Have you ever seen your advanced age spelled out somewhere and gotten spooked, sort of like shuffling across carpet in your comfy slippers only to get a nasty shock when you least expected it? It doesn’t even have to happen on your birthday, for the love of Pete. You respond to a survey or open some official-looking mail and there it is, plain as day and just as unflattering.
This weekend Mike and I are returning to the town where I attended high school for a milestone reunion. (See there? My fingers just skittered right over filling in the impressive number. “Milestone,” she says. There’s a euphemism for the AARP crowd if there ever was one.)
Why be reluctant to own our years? Growing older is a privilege, everybody knows that. Beats the alternative they say. Wouldn’t want to be 18 again for certain. Or 38. (But 48 sure is lookin’ good right about now.)
When I did theatre in my teens and twenties I lined my face and colored my hair to portray characters older than I was. When we moved back to the Midwest nearly 15 years ago, I ran into people I had not seen in decades. First thing I thought was: they’re wearing age makeup. A glance in the mirror confirmed it: and so am I, but now it won’t scrub off.
Here’s the thing. Entering a room with former classmates you haven’t seen since you were 18 can be its own brand of weird. You had nothing in common with most of them back then except the banality of the bus, homeroom shenanigans or the adolescent tortures of PE. What’s different now? Why stand around sipping wine and glancing surreptitiously at nametags when you could be home with a good book or a better buddy who knows you soul-deep as you are now?
Because the blessed truth is that reunions are just that: re-uniting with people you shared life with back in the day. Circling back around to where you started together not to size each other up or put each other down but simply to say, “You’re here too? I am really glad to see you.”
Reunions mean no longer caring whether you looked better then or now. They’re not about swapping achievements like trading cards or winning the class trivia contest by farthest- traveled or most-wed. It doesn’t matter a cat’s whisker whether you’ve published a book since the last gathering or if your youngest kid is still in jail.
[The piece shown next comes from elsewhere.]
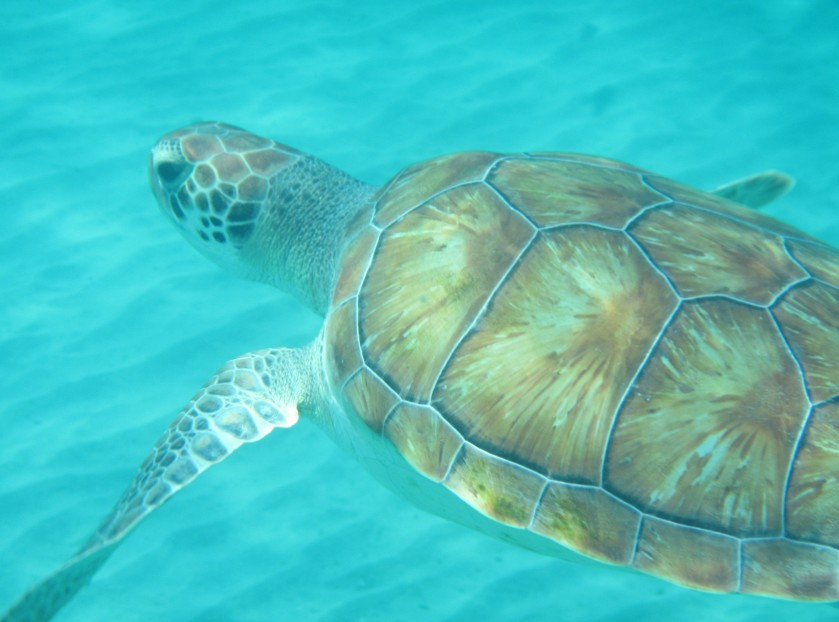 Sea Turtle 2 Curacao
What matters is showing up. Caring enough to come. Entering the room not with “Here I am” but “There you are!”
Reunions are about reconveying your present self into your distant past. They’re about returning to a place and a people for whom you may have no affinity except that you once inhabited a particular time and space together. Reunions are about renewing acquaintance, auld and new. Reunions are about the other, not about you.
So tomorrow night when Mike and I step into that hall and survey those present, you know what we will see? Beneath the fine cosmetics of age will be my former classmates. People with authentically lined faces and genuinely graying hair walking towards one another with hands extended in friendship over the canyon of 45 years.
A roomful of people who were – and will always be – the Class of ’71. And that’s a beautiful thing.